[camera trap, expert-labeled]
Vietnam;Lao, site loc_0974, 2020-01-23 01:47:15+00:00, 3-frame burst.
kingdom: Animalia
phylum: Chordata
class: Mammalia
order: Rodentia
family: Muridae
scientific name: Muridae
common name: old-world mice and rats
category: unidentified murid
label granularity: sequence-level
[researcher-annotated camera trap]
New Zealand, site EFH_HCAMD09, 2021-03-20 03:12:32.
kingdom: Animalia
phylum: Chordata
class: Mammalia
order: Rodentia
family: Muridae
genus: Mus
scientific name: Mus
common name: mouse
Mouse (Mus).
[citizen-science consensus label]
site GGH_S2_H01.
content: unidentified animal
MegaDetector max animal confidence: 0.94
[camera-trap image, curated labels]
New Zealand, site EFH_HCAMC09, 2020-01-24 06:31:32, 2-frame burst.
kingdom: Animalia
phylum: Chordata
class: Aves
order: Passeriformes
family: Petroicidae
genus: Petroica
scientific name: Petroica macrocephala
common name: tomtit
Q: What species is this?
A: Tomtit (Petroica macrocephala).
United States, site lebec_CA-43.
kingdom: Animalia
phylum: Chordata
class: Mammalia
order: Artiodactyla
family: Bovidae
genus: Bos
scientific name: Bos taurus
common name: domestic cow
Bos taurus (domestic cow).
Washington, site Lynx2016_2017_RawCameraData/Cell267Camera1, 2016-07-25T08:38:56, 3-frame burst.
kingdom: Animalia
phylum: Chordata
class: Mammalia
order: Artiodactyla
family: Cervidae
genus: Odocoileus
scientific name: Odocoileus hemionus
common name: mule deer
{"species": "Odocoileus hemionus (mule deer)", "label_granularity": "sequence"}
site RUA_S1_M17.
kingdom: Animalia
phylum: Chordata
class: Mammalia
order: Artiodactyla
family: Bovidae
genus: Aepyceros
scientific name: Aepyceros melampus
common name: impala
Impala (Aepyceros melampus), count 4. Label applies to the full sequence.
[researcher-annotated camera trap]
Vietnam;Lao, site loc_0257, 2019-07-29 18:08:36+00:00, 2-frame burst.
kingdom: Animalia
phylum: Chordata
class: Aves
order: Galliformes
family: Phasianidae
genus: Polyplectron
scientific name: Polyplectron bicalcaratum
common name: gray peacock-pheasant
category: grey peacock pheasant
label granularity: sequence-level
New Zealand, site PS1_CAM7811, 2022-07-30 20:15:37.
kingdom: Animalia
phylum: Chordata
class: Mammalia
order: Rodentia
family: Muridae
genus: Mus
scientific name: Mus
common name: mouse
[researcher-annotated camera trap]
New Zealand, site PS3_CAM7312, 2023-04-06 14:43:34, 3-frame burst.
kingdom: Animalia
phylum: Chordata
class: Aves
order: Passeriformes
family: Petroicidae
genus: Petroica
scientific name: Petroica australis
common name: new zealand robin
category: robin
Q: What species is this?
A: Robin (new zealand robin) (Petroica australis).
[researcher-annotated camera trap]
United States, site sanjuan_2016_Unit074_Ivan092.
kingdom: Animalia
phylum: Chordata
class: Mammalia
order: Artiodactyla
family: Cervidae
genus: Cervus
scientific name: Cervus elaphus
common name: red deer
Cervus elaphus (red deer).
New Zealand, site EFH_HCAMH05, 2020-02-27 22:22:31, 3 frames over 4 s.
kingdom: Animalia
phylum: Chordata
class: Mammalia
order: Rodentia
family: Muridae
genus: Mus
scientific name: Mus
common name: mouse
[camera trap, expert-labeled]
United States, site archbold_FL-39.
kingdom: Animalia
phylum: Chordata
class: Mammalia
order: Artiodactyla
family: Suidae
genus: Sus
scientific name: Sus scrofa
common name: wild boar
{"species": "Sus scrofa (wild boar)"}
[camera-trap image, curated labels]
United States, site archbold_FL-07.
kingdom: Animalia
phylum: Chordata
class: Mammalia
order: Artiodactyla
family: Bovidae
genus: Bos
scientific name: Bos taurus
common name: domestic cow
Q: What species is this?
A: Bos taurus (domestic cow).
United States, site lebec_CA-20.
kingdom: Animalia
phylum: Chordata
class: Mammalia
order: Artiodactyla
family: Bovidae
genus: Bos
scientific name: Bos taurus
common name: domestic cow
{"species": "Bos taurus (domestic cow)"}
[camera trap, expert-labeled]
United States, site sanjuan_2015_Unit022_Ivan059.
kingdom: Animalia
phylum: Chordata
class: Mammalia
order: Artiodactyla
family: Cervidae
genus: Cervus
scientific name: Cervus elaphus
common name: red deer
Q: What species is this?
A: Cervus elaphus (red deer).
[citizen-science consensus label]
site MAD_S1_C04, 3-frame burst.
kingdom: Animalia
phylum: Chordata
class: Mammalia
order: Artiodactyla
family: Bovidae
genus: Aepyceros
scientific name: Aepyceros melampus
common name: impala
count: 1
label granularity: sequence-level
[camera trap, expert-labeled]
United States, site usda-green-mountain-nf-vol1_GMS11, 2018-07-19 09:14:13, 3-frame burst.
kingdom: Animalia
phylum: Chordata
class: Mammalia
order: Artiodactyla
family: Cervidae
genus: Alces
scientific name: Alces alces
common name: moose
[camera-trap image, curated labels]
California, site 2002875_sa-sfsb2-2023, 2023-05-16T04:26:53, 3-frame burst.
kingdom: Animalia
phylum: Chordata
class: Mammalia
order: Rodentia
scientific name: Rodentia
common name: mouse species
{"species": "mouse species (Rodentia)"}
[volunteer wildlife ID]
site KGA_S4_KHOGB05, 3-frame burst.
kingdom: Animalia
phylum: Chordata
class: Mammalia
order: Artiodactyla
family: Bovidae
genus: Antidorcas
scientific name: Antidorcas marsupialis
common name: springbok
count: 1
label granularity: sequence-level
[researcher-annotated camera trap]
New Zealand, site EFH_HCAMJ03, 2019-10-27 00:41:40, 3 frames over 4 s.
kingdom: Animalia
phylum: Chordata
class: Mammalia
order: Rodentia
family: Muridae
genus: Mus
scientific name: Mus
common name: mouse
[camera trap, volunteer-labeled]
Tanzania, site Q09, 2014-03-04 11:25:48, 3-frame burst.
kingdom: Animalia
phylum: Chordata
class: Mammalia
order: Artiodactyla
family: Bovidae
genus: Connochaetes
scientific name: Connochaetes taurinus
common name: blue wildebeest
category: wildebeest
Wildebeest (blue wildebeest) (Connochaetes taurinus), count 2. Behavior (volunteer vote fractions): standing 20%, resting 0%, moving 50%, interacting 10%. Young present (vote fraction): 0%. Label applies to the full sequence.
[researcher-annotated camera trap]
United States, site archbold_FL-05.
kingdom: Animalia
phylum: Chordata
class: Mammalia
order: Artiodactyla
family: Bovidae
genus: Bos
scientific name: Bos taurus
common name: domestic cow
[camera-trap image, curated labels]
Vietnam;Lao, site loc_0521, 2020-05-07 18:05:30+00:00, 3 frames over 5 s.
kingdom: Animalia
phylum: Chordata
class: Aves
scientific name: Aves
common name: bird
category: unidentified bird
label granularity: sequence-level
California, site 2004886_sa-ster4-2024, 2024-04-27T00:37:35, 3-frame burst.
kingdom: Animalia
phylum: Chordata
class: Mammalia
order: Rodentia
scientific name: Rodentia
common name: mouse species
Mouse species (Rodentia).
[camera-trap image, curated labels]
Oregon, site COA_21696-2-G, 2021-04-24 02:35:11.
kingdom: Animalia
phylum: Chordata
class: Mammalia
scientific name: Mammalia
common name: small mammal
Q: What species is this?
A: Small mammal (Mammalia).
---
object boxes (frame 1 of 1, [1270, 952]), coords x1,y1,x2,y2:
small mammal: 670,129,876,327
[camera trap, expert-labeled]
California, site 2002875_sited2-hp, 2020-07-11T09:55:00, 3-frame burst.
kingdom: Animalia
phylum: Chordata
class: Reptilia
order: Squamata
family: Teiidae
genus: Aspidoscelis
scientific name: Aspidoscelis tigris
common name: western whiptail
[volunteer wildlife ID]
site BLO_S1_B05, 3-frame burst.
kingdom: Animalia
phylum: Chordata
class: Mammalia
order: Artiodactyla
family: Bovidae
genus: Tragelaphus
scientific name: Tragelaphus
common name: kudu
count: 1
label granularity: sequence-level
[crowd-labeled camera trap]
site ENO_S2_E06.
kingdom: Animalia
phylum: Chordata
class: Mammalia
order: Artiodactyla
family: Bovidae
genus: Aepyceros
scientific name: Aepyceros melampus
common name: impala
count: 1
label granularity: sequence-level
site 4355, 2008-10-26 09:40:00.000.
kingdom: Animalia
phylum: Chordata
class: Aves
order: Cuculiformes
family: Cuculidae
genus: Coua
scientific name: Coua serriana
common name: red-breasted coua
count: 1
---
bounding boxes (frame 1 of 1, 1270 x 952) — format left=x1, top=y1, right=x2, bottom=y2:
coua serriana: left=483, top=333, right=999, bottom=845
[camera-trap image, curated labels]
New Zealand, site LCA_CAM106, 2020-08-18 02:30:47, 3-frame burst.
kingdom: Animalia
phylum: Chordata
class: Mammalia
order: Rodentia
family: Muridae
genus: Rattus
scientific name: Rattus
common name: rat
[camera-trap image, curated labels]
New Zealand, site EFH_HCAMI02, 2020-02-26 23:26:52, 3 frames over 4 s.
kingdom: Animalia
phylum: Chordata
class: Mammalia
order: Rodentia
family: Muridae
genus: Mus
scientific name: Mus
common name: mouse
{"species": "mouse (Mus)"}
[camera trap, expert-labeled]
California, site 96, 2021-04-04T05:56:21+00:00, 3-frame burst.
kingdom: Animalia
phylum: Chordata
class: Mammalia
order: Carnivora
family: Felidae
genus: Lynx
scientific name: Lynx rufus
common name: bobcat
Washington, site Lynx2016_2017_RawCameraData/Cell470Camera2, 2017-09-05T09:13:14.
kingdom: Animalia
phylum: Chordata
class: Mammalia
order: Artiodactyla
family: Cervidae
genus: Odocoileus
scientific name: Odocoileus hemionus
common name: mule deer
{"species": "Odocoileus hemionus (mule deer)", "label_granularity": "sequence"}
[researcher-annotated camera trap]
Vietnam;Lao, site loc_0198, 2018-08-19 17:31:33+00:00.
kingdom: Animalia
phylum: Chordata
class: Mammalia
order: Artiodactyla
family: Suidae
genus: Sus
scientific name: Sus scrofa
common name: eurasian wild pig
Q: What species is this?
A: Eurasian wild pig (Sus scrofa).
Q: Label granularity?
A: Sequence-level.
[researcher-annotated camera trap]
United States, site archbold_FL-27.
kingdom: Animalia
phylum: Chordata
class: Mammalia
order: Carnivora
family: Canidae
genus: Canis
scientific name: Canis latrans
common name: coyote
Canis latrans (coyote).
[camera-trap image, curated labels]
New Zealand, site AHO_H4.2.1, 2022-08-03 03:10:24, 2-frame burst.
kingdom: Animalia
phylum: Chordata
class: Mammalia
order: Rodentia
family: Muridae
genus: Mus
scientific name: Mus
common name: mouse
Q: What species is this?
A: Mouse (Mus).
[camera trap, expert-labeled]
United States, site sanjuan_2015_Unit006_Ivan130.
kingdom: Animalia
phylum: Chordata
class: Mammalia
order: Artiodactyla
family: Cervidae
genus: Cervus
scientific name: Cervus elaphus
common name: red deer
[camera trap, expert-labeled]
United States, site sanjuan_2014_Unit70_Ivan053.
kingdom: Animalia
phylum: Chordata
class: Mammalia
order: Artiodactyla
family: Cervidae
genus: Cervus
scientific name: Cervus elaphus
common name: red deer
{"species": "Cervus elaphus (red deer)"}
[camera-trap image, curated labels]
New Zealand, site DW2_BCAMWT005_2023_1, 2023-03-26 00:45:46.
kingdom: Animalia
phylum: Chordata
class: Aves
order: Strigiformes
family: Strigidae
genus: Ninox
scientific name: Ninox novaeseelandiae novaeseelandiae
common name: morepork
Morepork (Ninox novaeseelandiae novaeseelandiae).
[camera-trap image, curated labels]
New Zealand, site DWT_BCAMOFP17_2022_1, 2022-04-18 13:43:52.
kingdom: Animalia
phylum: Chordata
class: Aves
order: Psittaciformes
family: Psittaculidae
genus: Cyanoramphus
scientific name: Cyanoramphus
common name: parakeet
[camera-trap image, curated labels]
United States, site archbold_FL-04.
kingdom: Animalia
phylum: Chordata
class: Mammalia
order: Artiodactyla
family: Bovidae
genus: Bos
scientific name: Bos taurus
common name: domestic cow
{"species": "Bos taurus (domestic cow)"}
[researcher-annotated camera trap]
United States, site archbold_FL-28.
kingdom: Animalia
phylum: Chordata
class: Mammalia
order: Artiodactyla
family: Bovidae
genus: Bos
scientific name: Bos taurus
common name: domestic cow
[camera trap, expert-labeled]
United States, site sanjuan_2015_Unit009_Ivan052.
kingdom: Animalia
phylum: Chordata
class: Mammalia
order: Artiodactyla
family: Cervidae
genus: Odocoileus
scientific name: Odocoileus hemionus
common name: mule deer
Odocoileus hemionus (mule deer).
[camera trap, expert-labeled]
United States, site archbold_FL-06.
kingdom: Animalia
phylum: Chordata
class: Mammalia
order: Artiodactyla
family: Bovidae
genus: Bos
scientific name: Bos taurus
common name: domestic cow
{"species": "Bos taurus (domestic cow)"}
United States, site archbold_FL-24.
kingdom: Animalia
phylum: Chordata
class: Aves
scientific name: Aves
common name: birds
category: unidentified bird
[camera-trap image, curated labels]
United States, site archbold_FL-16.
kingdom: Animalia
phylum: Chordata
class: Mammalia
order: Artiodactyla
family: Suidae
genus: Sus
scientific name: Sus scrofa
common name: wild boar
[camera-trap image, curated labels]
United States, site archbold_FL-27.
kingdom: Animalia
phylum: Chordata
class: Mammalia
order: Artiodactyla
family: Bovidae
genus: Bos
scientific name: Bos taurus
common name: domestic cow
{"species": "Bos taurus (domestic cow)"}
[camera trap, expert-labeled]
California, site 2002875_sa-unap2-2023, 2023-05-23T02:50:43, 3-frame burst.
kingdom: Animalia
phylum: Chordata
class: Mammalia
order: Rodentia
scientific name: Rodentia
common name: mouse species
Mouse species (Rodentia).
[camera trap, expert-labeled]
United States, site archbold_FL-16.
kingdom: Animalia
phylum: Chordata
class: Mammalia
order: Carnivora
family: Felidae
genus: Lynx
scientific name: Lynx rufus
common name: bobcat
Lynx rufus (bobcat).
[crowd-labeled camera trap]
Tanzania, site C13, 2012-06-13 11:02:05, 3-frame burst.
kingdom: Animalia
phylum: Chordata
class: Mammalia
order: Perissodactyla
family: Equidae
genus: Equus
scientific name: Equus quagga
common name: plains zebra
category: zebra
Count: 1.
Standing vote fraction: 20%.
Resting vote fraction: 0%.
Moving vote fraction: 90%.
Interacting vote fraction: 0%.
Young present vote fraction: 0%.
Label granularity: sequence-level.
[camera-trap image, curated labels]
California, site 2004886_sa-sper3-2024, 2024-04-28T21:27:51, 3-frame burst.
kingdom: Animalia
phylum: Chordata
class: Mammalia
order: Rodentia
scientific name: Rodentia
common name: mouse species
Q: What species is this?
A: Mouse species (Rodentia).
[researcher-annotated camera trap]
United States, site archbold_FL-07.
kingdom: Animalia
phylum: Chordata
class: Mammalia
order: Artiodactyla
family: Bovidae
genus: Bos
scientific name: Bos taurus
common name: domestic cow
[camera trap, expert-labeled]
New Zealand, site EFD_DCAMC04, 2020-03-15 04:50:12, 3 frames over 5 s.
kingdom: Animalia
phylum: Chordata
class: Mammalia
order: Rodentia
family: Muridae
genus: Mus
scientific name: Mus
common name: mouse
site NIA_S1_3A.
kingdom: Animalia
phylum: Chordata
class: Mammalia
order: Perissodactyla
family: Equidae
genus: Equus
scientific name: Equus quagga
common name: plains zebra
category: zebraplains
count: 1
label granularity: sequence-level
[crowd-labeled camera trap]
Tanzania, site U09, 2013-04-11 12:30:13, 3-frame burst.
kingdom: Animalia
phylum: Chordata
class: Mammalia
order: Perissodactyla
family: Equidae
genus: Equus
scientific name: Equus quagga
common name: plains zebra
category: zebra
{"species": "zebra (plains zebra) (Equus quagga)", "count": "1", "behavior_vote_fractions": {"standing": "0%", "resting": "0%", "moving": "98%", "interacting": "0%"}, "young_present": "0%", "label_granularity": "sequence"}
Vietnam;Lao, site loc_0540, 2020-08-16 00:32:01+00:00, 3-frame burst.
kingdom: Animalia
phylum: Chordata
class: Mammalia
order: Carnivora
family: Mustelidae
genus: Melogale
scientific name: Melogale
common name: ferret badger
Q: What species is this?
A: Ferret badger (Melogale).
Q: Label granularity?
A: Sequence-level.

= = =

Description of the task: Reproduce, word for word, the line containing "Moving vote fraction: 90%." along with every later line of the listing, and leave out all earlier lines.

Output:
Moving vote fraction: 90%.
Interacting vote fraction: 0%.
Young present vote fraction: 0%.
Label granularity: sequence-level.
[camera-trap image, curated labels]
California, site 2004886_sa-sper3-2024, 2024-04-28T21:27:51, 3-frame burst.
kingdom: Animalia
phylum: Chordata
class: Mammalia
order: Rodentia
scientific name: Rodentia
common name: mouse species
Q: What species is this?
A: Mouse species (Rodentia).
[researcher-annotated camera trap]
United States, site archbold_FL-07.
kingdom: Animalia
phylum: Chordata
class: Mammalia
order: Artiodactyla
family: Bovidae
genus: Bos
scientific name: Bos taurus
common name: domestic cow
[camera trap, expert-labeled]
New Zealand, site EFD_DCAMC04, 2020-03-15 04:50:12, 3 frames over 5 s.
kingdom: Animalia
phylum: Chordata
class: Mammalia
order: Rodentia
family: Muridae
genus: Mus
scientific name: Mus
common name: mouse
site NIA_S1_3A.
kingdom: Animalia
phylum: Chordata
class: Mammalia
order: Perissodactyla
family: Equidae
genus: Equus
scientific name: Equus quagga
common name: plains zebra
category: zebraplains
count: 1
label granularity: sequence-level
[crowd-labeled camera trap]
Tanzania, site U09, 2013-04-11 12:30:13, 3-frame burst.
kingdom: Animalia
phylum: Chordata
class: Mammalia
order: Perissodactyla
family: Equidae
genus: Equus
scientific name: Equus quagga
common name: plains zebra
category: zebra
{"species": "zebra (plains zebra) (Equus quagga)", "count": "1", "behavior_vote_fractions": {"standing": "0%", "resting": "0%", "moving": "98%", "interacting": "0%"}, "young_present": "0%", "label_granularity": "sequence"}
Vietnam;Lao, site loc_0540, 2020-08-16 00:32:01+00:00, 3-frame burst.
kingdom: Animalia
phylum: Chordata
class: Mammalia
order: Carnivora
family: Mustelidae
genus: Melogale
scientific name: Melogale
common name: ferret badger
Q: What species is this?
A: Ferret badger (Melogale).
Q: Label granularity?
A: Sequence-level.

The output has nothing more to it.